From detecting lung cancer to potential mobile phone app
SEER’s first application will be in the medical and research field. The versatile algorithm, first authored by Wen Shi and Daniel Koo at the Translational Imaging Center of USC, will be used for detecting early stages of lung disease and potential damage from pollutants in patients in a collaboration with doctors at Children’s Hospital Los Angeles. Also, scientists in the life sciences field have started adopting SEER in their experimental pipelines in an effort to further improve efficiency.
Improvements in imaging technologies can also reach the consumer level, so it’s likely that technologies such as fHSI and SEER could be installed on mobile phones to provide powerful visualization tools.
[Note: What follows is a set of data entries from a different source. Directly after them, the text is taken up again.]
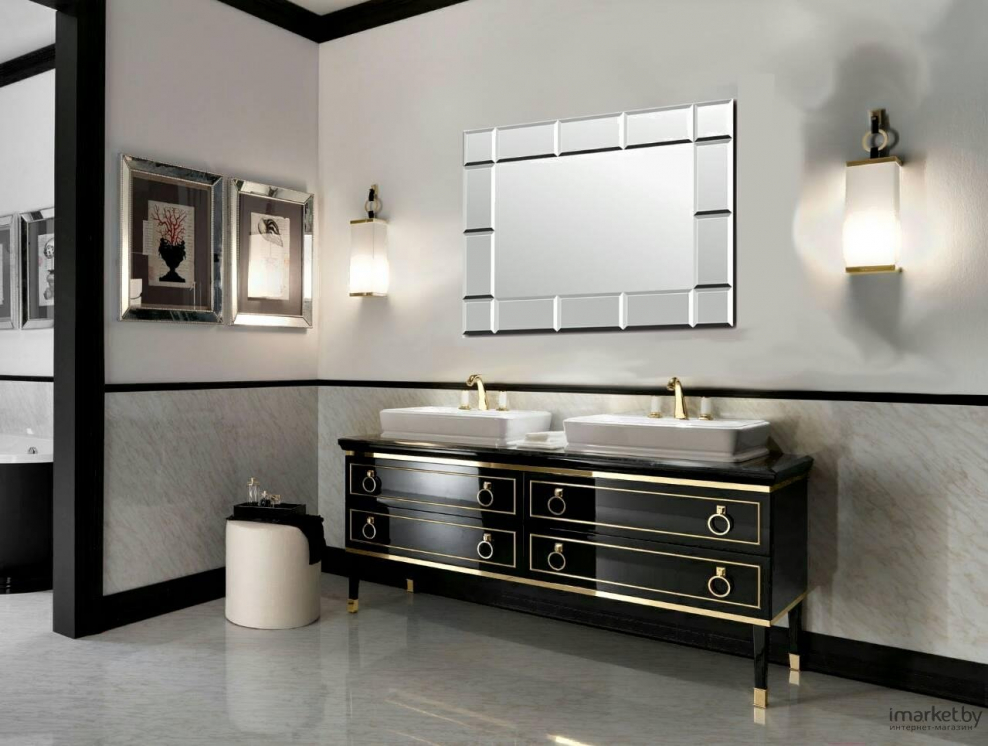 Oasis Lutetia мебель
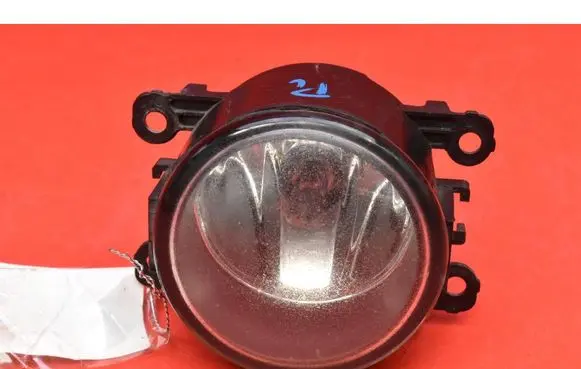 Renault Fluence Front fog light 8200074008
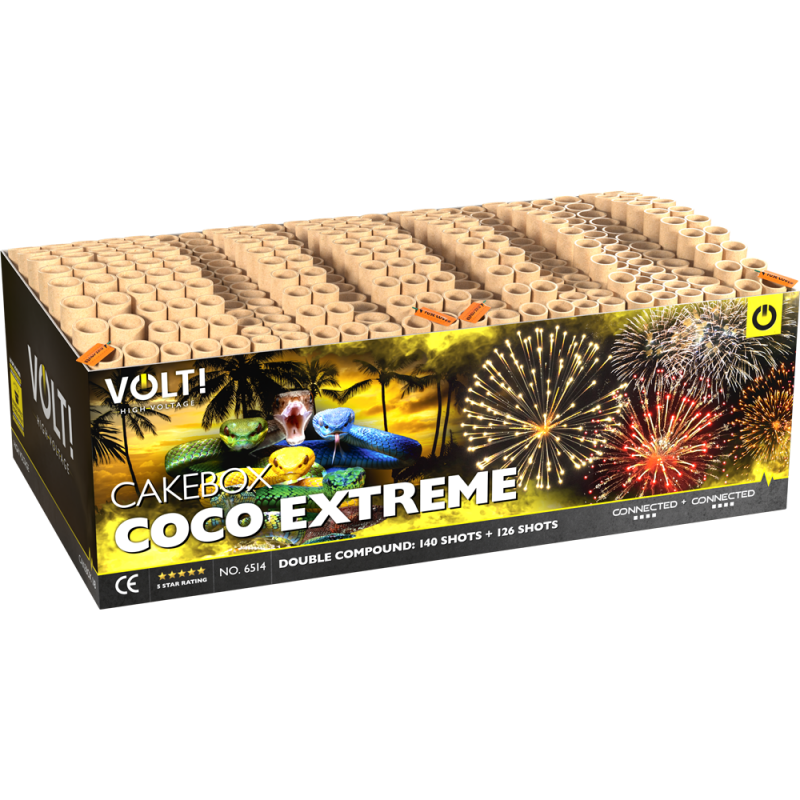 Coco Extreme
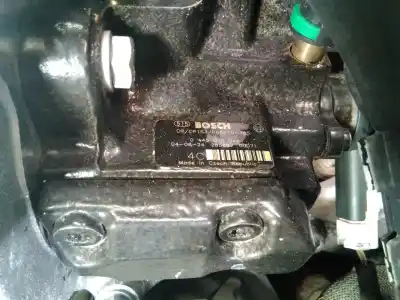 Pièce détachée automobile d'occasion moteur complet pour peugeot 307 2.0 hdi références oem iam rhy m1-b2-28 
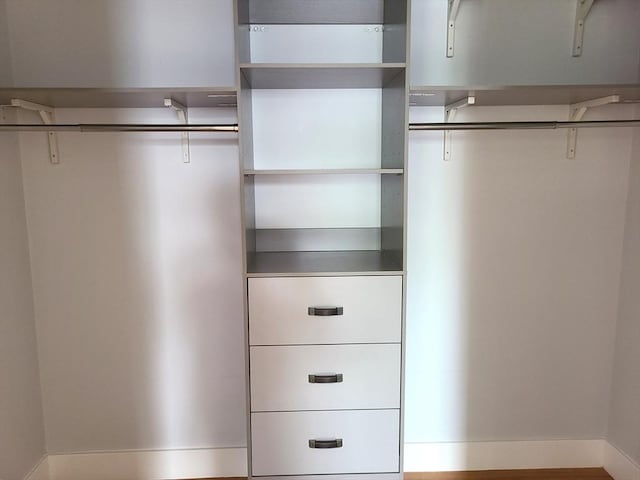 54 Federal St, Weymouth, MA 02188 - view of closet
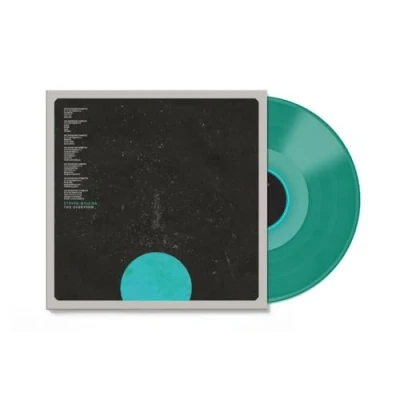 Afbeelding van Steven Wilson The Overview (LP)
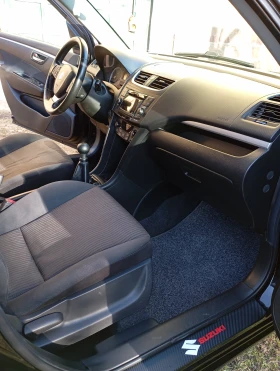 Suzuki Swift 4x4 - 4600 € / 8996.82 лв. - 11005317 13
The Michelson Center brings together a diverse network of premier scientists and engineers from the USC Dornsife College of Letters, Arts and Sciences, the USC Viterbi School of Engineering and the Keck School of Medicine of USC under one roof, thanks to a generous $50 million gift from orthopedic spinal surgeon, inventor and philanthropist Gary K. Michelson and his wife, Alya Michelson.
The study authors include Cutrale and Wen Shi, Daniel Koo, Masahiro Kitano, Hsiao Chiang, Le Trinh, Cosimo Arnesano, David Warburton and Scott Fraser of USC; Gianluca Turcatel and David Warburton of the Keck School of Medicine and Herman Ostrow School of Dentistry of USC and the Saban Research Institute of Children’s Hospital Los Angeles; and Benjamin Steventon of the University of Cambridge.
The study was supported by a Department of Defense grant (PR150666) and USC.